___ Selection

# Chameleon Vivs



## diverfi (Jun 23, 2008)

After a long and fruitless search of UK shops I had grudgingly decided to build a 2'x2'x4' arboreal viv for my soon to arrive panther cham. 
HOWEVER.... great news; I've found a company in the USA who do aluminium mesh vivs in this size, big enough for a full grown cham AND they ship to the UK. The viv I've ordered cost $75 and the shipping was $65, which given the exchange rate of sterling to dollar at the moment, it's a bargain! 
Anyone looking for a similar viv should look at www.LLLReptile.com
They responded immediately to my email and the viv should be here in about 2 weeks.
Of course, I'm keeping my fingers crossed that I don't get whacked with customs duty.... :lol2: Fi.


----------



## Lotus Nut (Jan 7, 2008)

______
___ Data extract

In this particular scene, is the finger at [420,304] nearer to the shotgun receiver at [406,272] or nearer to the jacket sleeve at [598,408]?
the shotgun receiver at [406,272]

______

» **Short exercise 1**
From diverfi's post in the chameleon viv thread, list every detail it gives about the viv that was ordered.
» **Short exercise 2**
Answer these questions from the chameleon viv thread:
(a) What animal is soon to arrive for the poster?
(b) Which website is recommended to anyone looking for a similar viv?
(c) What charge does the poster hope to avoid?
» **Short exercise 3**
In the chameleon viv thread, rewrite the paragraph starting "HOWEVER.... great news" more briefly, keeping its main facts.

» **Written reply 1**
- Made of aluminum mesh
- Size 2'x2'x4'
- Big enough for a full-grown chameleon
- Cost $75
- Shipping cost $65
- Expected to arrive in about 2 weeks

» **Written reply 2**
(a) A panther chameleon.
(b) www.LLLReptile.com
(c) Customs duty.

» **Written reply 3**
A US company makes aluminum mesh vivs in this size, large enough for a full-grown chameleon, and ships to the UK. The ordered viv cost $75 plus $65 shipping, a bargain at the current sterling-to-dollar exchange rate.